Autonomous coding agents¶

How this repo uses Charlie Labs and a Claude Agent SDK dispatcher to pick up issues, ship PRs, and maintain the codebase under human review.

The shape¶

Issues land in GitHub (typed by the operator, or auto-created from the in-app feedback widget — see LIS-301). The operator triages each with a complexity label. Agents read the labels and decide whether to act.

feedback widget        ┐
manual operator typing ┤── GitHub issue ──┬── ready-for-agent + complexity:s ──→ Charlie
issue migrated from FB ┘                  ├── ready-for-agent + complexity:m ──→ Charlie
                                          ├── ready-for-agent + complexity:l ──→ human (operator pairs with Claude in chat)
                                          └── human-only (auto-applied)      ──→ human (no agent)
                                                          │
                                          ┌───────────────┴───────────────┐
                                          │  Agent opens draft PR         │
                                          │  CI runs (test + docker smoke)│
                                          │  Operator reviews + merges    │
                                          │  GH Actions auto-deploys      │
                                          └───────────────────────────────┘

Three active tiers, in increasing trust required of the actor (T2 is deferred — see below):

Tier	Who	Scope	Identity
T1	Charlie Labs	`complexity:s` AND `complexity:m` (≤3 files, ≤200 lines). Lint, dep upgrades, bug fixes, scoped features with tests, small refactors. Expanded from `complexity:s`-only after a 2026-05-16 trial.	GitHub App: `charlie[bot]`
T2	Claude Agent SDK dispatcher	Deferred indefinitely after Charlie's trial. See "Trial outcome" below.	GH Actions: `github-actions[bot]` + `Co-Authored-By: Claude` trailer
T3	Operator + Claude in chat	Open-ended design or execution work. Architectural decisions stay here	Operator commits, Claude as co-author
T4	Human only	CODEOWNERS-protected paths, anything labeled `human-only`	Operator

Trial outcome (2026-05-16)¶

Five issues across two batches went through Charlie's coding-agent tier. Summary table first; per-issue notes below.

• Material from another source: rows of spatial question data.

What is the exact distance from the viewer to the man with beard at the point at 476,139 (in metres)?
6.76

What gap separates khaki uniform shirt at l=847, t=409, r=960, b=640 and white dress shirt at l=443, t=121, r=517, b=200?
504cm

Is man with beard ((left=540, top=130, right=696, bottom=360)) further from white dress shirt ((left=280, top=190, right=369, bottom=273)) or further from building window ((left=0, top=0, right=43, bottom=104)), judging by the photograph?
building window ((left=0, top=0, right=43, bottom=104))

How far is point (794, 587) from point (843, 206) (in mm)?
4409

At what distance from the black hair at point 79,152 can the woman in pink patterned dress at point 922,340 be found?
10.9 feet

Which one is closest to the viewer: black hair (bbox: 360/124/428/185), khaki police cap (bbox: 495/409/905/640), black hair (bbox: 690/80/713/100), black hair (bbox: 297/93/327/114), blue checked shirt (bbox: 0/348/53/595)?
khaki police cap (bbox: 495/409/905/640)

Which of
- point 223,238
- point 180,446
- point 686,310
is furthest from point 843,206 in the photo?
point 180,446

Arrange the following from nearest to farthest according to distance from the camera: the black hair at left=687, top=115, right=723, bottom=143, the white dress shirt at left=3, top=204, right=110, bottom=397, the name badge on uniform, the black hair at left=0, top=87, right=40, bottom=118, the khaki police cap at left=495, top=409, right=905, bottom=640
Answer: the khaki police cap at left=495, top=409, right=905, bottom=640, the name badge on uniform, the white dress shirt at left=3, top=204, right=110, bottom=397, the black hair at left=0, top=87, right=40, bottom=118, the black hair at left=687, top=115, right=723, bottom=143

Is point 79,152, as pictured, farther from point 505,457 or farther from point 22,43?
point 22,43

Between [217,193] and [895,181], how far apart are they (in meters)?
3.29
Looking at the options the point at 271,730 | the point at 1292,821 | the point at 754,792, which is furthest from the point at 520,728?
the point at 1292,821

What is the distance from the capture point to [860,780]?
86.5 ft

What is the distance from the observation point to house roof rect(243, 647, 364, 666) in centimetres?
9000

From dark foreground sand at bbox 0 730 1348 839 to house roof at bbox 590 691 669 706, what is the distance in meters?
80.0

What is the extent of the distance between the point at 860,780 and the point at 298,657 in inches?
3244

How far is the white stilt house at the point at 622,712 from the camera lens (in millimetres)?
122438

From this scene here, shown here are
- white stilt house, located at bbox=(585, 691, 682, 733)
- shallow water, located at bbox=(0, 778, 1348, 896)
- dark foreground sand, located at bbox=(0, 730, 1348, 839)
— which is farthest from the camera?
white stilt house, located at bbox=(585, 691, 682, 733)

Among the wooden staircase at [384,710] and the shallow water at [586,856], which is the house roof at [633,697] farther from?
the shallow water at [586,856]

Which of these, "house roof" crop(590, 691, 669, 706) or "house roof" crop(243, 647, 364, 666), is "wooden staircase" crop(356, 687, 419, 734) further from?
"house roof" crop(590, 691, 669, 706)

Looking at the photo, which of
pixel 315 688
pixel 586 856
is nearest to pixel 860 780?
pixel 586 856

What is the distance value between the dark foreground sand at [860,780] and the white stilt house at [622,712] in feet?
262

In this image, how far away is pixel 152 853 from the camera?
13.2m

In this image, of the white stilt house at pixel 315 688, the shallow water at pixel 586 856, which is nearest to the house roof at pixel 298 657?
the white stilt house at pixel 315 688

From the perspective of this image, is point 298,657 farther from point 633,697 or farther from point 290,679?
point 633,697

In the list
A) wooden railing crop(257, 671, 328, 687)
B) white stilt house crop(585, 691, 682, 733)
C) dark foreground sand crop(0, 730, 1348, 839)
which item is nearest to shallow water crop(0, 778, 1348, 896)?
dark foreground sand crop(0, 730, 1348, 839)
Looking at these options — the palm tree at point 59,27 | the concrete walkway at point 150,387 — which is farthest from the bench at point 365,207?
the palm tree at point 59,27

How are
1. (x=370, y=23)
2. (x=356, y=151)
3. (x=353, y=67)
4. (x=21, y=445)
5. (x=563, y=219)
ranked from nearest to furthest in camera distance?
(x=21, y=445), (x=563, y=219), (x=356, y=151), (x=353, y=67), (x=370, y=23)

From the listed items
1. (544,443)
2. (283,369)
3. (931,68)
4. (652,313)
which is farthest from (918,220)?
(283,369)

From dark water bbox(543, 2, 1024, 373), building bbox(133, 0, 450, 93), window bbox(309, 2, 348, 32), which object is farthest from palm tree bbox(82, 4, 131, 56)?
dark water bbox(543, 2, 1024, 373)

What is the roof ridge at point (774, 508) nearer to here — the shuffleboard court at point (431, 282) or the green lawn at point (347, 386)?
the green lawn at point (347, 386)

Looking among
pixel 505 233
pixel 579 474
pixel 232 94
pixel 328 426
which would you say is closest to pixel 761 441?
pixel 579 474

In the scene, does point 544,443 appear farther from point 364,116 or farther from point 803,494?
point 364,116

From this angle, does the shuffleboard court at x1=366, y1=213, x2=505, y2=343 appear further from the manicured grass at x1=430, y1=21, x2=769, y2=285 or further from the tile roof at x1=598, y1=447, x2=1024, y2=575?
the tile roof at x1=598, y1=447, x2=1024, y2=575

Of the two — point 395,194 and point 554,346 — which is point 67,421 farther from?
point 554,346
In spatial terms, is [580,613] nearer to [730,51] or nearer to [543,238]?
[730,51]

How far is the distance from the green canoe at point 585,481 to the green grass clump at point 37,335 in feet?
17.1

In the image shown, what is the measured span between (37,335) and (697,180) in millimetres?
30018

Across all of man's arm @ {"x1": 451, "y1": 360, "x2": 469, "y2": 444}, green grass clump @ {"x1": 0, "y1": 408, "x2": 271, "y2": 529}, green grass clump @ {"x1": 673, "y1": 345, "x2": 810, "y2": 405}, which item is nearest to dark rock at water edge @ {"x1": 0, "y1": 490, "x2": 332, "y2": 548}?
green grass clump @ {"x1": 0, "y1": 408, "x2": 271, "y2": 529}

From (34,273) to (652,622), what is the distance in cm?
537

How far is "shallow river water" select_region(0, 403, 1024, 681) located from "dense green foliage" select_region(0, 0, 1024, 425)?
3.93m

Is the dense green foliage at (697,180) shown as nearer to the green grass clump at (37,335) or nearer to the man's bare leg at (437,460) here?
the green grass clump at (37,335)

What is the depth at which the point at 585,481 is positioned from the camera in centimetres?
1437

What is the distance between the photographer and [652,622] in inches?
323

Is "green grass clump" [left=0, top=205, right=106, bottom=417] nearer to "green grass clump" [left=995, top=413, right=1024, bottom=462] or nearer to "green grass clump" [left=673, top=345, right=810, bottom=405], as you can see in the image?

Issue	Type	Outcome	Grade	Iteration?
#48	`complexity:s`, Dockerfile-touching	Refused (correct)	n/a	—
#49	`complexity:s`, Dockerfile-touching	Refused → triage → workaround → PR #52	9/9	Operator-approved alt path
#50	`complexity:s`, template change	Shipped PR #51 first-pass	8/9	—
#55	`complexity:m`, admin feature	Shipped PR #56	7/9 → 8/9	Description fix on operator comment
#57	docs PR (Claude-authored)	Charlie autonomously reviewed: "no actionable feedback"	LGTM	—
#58	`complexity:m`, investigation	Shipped PR #59	7/9 → 9/9	Analytical follow-through on operator comment

Per-issue detail¶

#48 venv PATH (Dockerfile) — refused with citation of CLAUDE.md, .github/CODEOWNERS, and the labeler guardrail. Correct refusal.
#49 CPU-only torch (Dockerfile) — refused, but then triaged the spec for technical correctness, identified a non-Dockerfile workaround (pyproject.toml direct-URL wheel pin), and asked for explicit operator approval before acting. After approval, shipped PR #52 with a 9/9 grade. The workaround was cleaner than the operator's original Dockerfile spec — Charlie surfaced a better solution rather than executing the lower-quality one literally.
#50 access-denied template — shipped PR #51 at 8/9 (the missed point was no "Test plan" section in the PR body — acceptable given the issue's own "no tests required" acceptance criteria).
#55 admin access-requests page — shipped PR #56 at 7/9 initially. Description's first Summary bullet claimed credit for routes that existed from PR #39. Operator left a soft-feedback comment; Charlie corrected the description cleanly (single comment, no extra code push), elevating the grade to 8/9. Proved Charlie can take iterative review feedback.
#57 docs PR (CLAUDE.md amendments) — first observation of Charlie's autonomous review behavior. Charlie reviewed a Claude-authored PR without being asked and left a single "no actionable feedback" comment. Useful signal: low-noise additional review pair-of-eyes on every PR.
#58 slot done-tracker investigation — investigation-shaped (not spec-shaped). Charlie wrote a failing test, proposed a fix in compute_next (not _slot_done — the latter would have been broader than scoped). Initial PR was 7/9 because the description didn't include investigation findings. Operator commented asking Charlie to verify whether the original user-reported symptom (strip-tick logic) was independently correct. Charlie responded with a full analytical trail: traced through app/main.py:747, ran a targeted repro with three test cases, surfaced an unrelated caveat ("based on marked completed today, not opened") as a potential follow-up. Final grade 9/9. Proved Charlie can do analytical investigation, not just spec execution.

Verdict¶

Clear pass across three different work shapes: 1. Spec-shaped (#50, #55) — translate acceptance criteria into a working PR 2. Operator-approved alternative path (#49 → #52) — Charlie surfaces a better solution and gets it sanctioned 3. Investigation-shaped (#58) — diagnose root cause, write a failing test, fix in the right layer

The CODEOWNERS / CLAUDE.md boundary is enforced at the document-reading layer (Charlie reads these files at session start), not just by the post-PR auto-labeler. Stronger guarantee than originally designed for.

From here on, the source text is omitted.